100 ans après le début du massacre des Hereros dont on a longtemps rien su, l’Allemagne présente ses « regrets » à l’ethnie bafouée. Ce génocide perpétré par l’armée allemande a causé la mort de 70 000 Hereros environ, entre 1904 et 1907.
« Nous allons donner aux descendants Hereros victimes du génocide, leur dignité », a déclaré, dimanche dernier, à Okahandja, l’ambassadeur allemand Wolfgang Massing. C’est en 1998 que le monde entier découvre le passé douloureux de l’ethnie Herero car les descendants de ce peuple osent enfin attaquer l’Allemagne devant la justice américaine et réclament à l’ancien colonisateur des dommages et intérêts. En vain. Trois ans plus tard, le massacre que tentait de cacher l’Allemagne se rappelle à ses bons souvenirs.
Dimanche 11 janvier, à Okahandja, ancienne capitale des Hereros située à 70 kilomètres au nord de Windhoek, 600 personnes entouraient l’ambassadeur allemand et le chef suprême des Hereros, Kuaima Riruako, alors qu’ils déposaient une gerbe de fleurs sur la tombe de l’ancien chef Maharero. Manquaient à cette cérémonie, Sam Nujoma, le Président de la Namibie, et les membres de son gouvernement. L’absence du Président de la République a été vivement critiquée par Kuaima Riruako, ainsi que par le leader de l’opposition Katuutire Kaura, lui aussi Herero : « Le peuple Herero l’a aidé à fuir la Namibie pendant les luttes d’Indépendance du sud-ouest de l’Afrique, à passer la frontière et à gagner le Botswana pour son exil. Et aujourd’hui, il n’est pas là ».

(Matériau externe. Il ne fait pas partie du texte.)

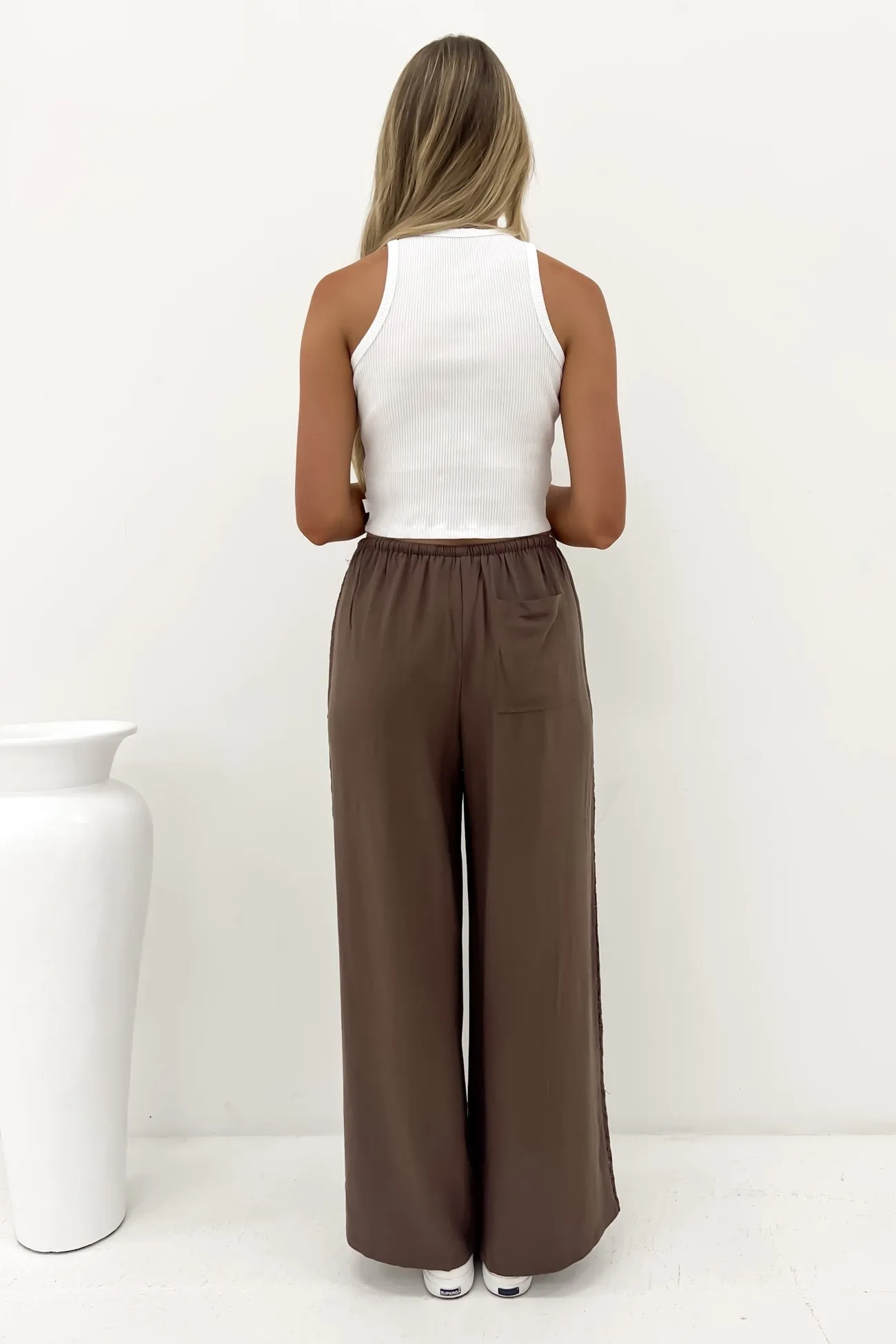 Toledo Pant Brown RipstopFabric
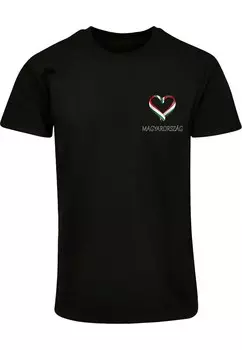 Рубашка Merchcode Football - Hungaria, черный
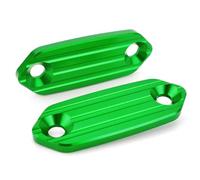 Pieza de Motocicleta Tapa De Abrazadera para Orificio Soporte Espejos Retrovisores Laterales Motocicleta para Kawasaki para Ninja 650 2017 2018 2019 2020 2021 2022 2023 2024 2025(Vert)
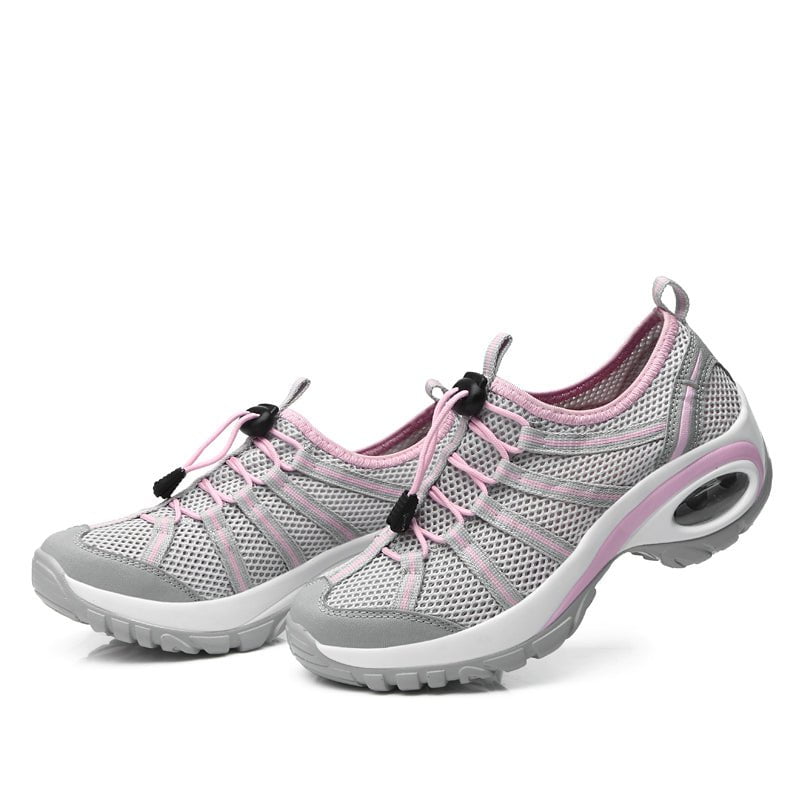 STORAZONE Sportwear Grey pink / 35 Running Shoes For Women Mesh Women Sport Shoes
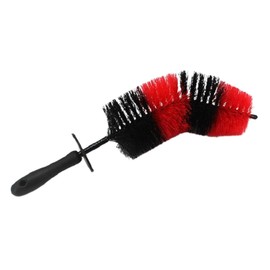 Ciieeo Car Wheel Cleaning Brush Durable Tire Brush with Dense Soft Bristles Non Scratch Hub Cleaning Detailing Tool for Rims and Automotive Surfaces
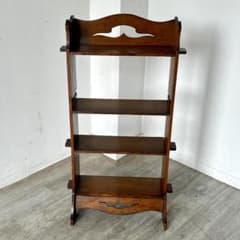 イギリス アンティーク家具 オープンブックケース 1930年頃 104B イギリス アンティーク家具 オープンブックケース 1930年頃 104B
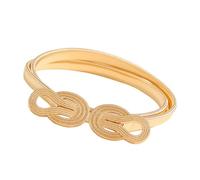 Gissroys Moderna cintura elastica regolabile, design elegante, per riunioni di lavoro, eventi formali, molla in metallo, elastico in vita, e, Taglia unica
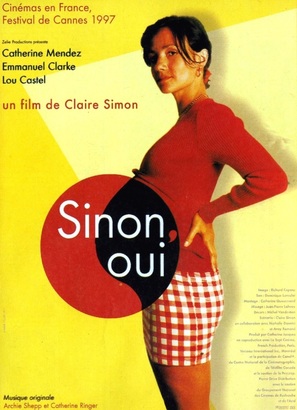Sinon, oui - French Movie Poster (thumbnail)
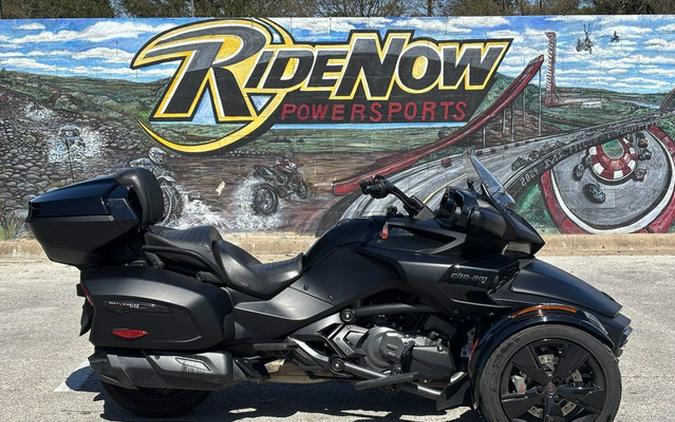 2023 Can-Am Spyder F3 Limited Dark Wheels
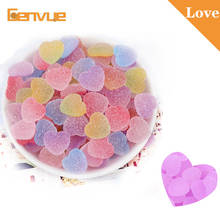 5Pcs Charms Love Sweet Sugar Bead for Slime Supplies Toys Addition For Slime Modeling Clay Polymer DIY Accessories for Childs 2024 - buy cheap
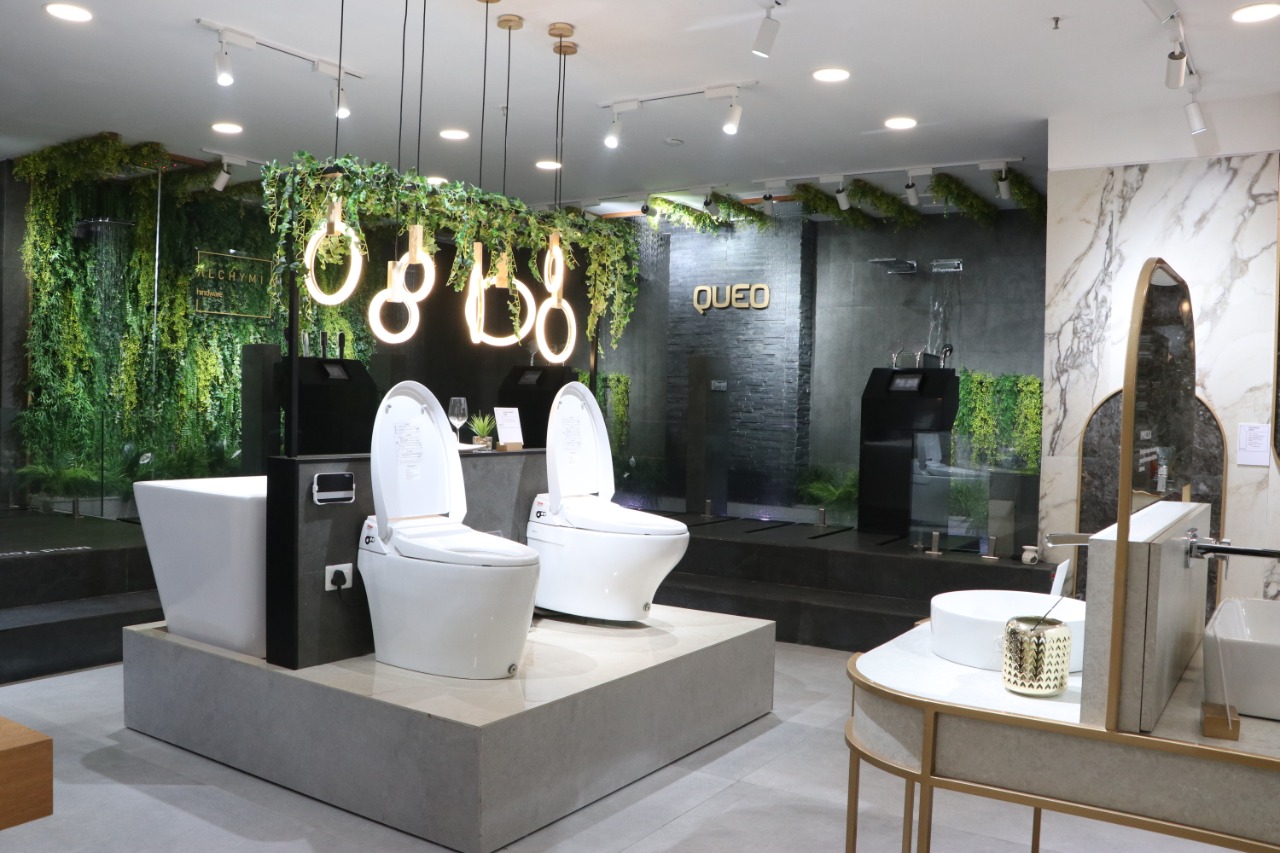 Now experience your bathroom before you own it 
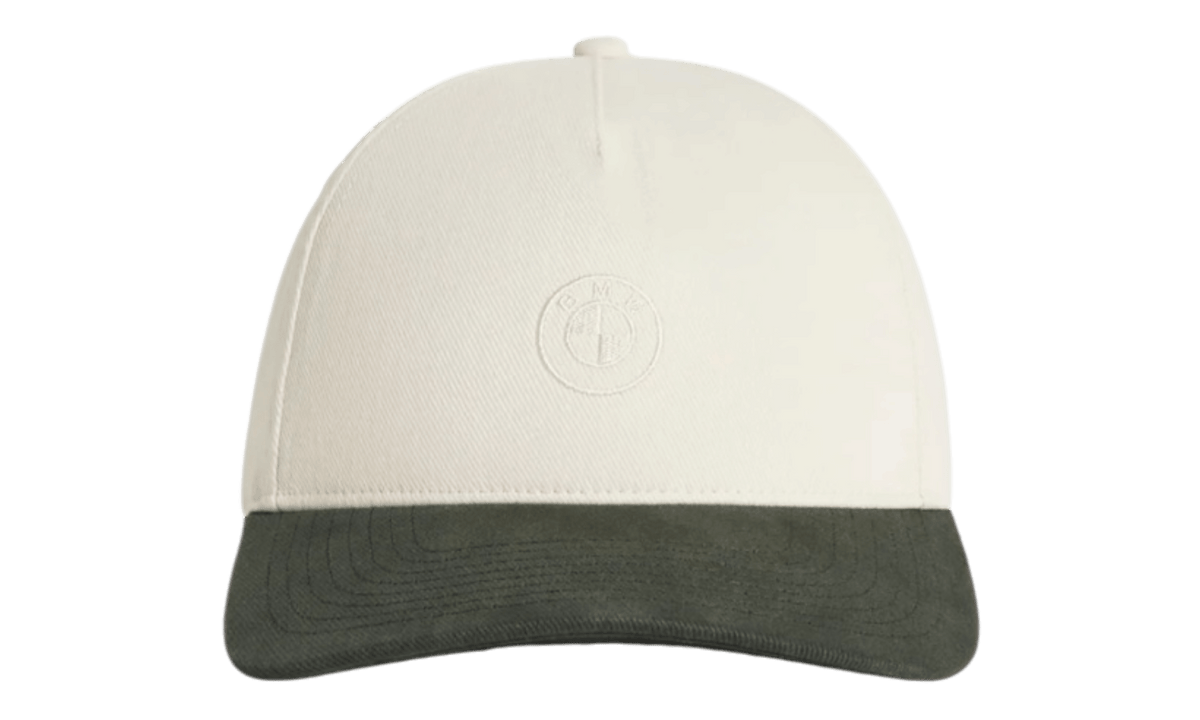 Kith x BMW 2 Tone Brushed Twill BL Pinch Crown Sandrift Hat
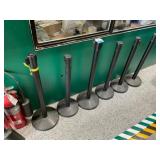 Crowd Control Poles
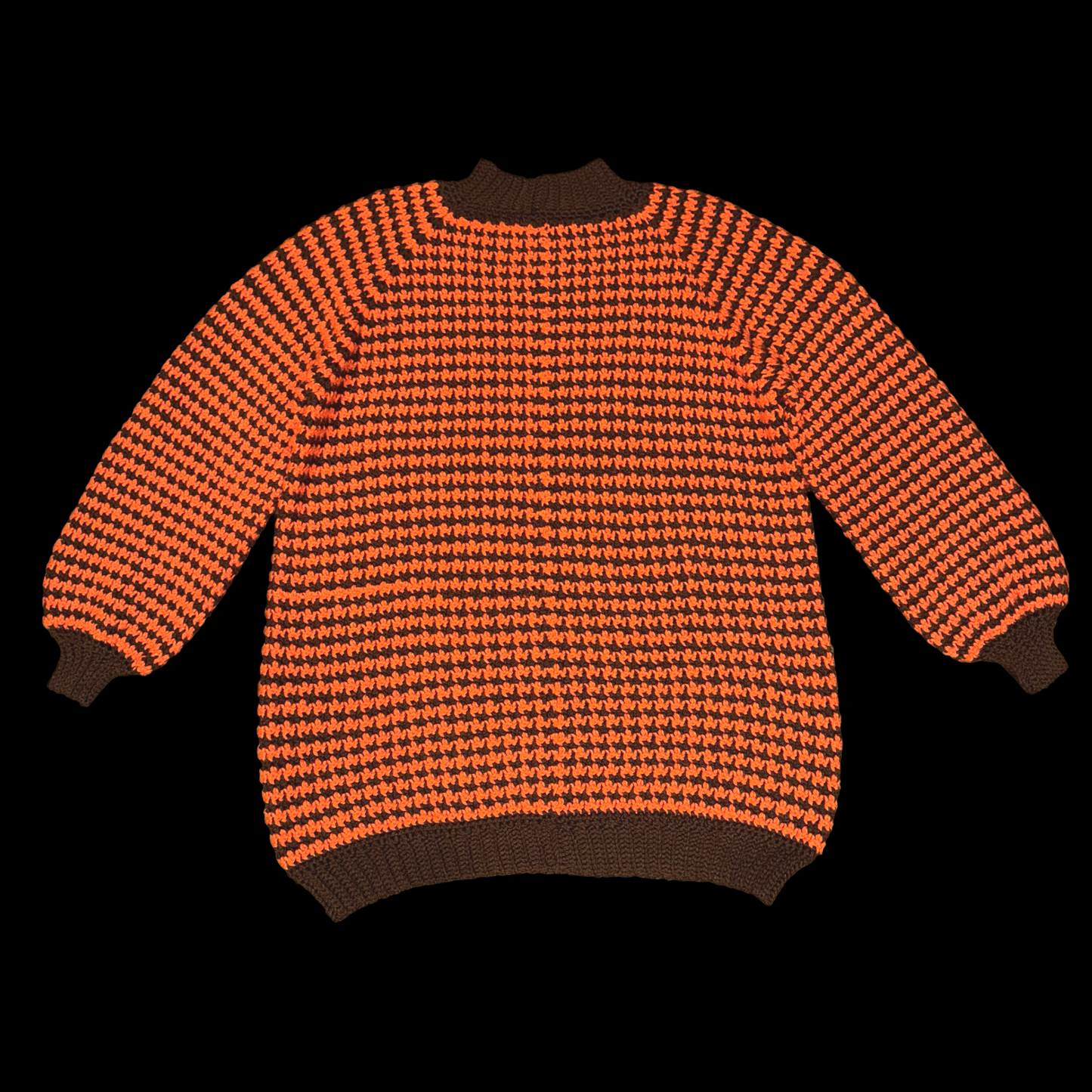 Cinnamon Glow (Stripehound Sweater)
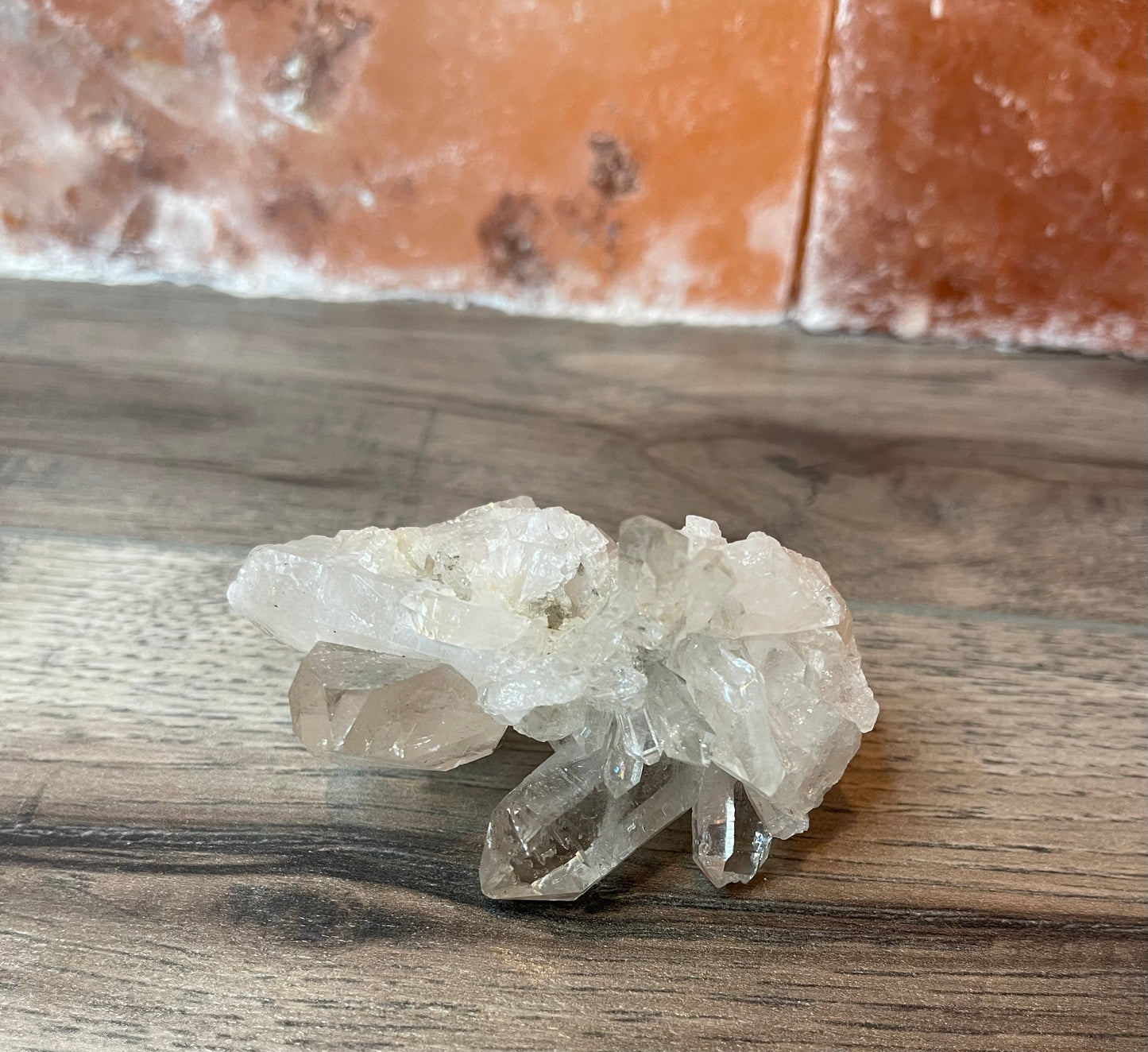 Clear Quartz Cluster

Néanmoins, Kuaima Riruako a exhorté le Président à faciliter les négociations avec le gouvernement allemand pour les réparations attendues par son peuple. A l’issue de la cérémonie, le chef des Hereros a insisté sur la poursuite du dialogue entre les deux Etats, pour que les blessures du passé soient « guéries ». Il a aussi appelé l’ancien colonisateur à reconnaître le génocide « de son peuple », et à engager un dialogue avec les siens.
Un génocide et un peuple peu connus
Des Hereros, on connaît surtout les coiffes exubérantes de leurs femmes et les couleurs vives de leurs vêtements qu’elles arborent joyeuses, lors des fêtes de commémoration de leur histoire. Mais peu de gens savent que ce peuple est namibien, encore moins qu’il a subi un massacre au début du XXème siècle. Ce massacre est d’ailleurs surnommé, à juste titre, « le premier génocide du siècle ».
De 1880 à 1915, l’Allemagne a administré la Namibie, alors appelée « l’Allemagne de l’Afrique du Sud ». Au cours de cette colonisation, la pérennité des divers abus que sont les vols des terres, du bétail, des femmes, et le lynchage permanent des hommes Hereros par le colon allemand finissent par lasser le peuple bafoué.
L’exaspération atteint son comble le 12 janvier 1904. Ce jour-là, des guerriers Hereros se révoltent contre les colonisateurs et après plusieurs jours, 200 morts chez les civils allemands sont à déplorer. Les missionnaires, sur ordre du chef Herero d’alors, Samuel Maharero, sont épargnés.
« Ordre d’extermination »
La réponse allemande ne se fait attendre et le faîte de sa riposte est atteint le 11 août 1904 où, elle défait les combattants Hereros au nord-ouest de Windhoek. L’oppresseur n’arrête pas là sa destruction et veut en finir avec le peuple « irrévérencieux ». De façon plus cruelle encore, un « ordre d’extermination » est donné par le Général de l’armée allemande, Lothar Von Trotha, qui écrit que « le peuple Herero doit quitter le pays, sinon, je le délogerai avec le « groot Rohr » (grand canon) ».
Dès lors, le massacre prend une autre ampleur avec des poursuites cruelles et sans répit qui débouchent souvent sur des assassinats barbares. Pour tout Herero encore en vie, la fuite devient le seul recours. De ce fait, plusieurs centaines chercheront à quitter le pays et nombre d’entre eux mourront de soif dans la région aride d’Omaheke. De 86 000 Hereros environ avant le massacre, il n’en restera plus que 15 000 à la fin de ce génocide en 1907. Les deux tiers des survivants auraient fuit la région et gagné l’est du pays et les autres, les colonies alentour, administrées par d’autres Etats européens.
Même si depuis 1990, l’Allemagne est le grand pourvoyeur financier de la Namibie, ce qui pourrait passer comme un signe de sa culpabilité, paradoxalement, elle se refuse toujours à verser des dommages et intérêts à son ancienne colonie pour le génocide.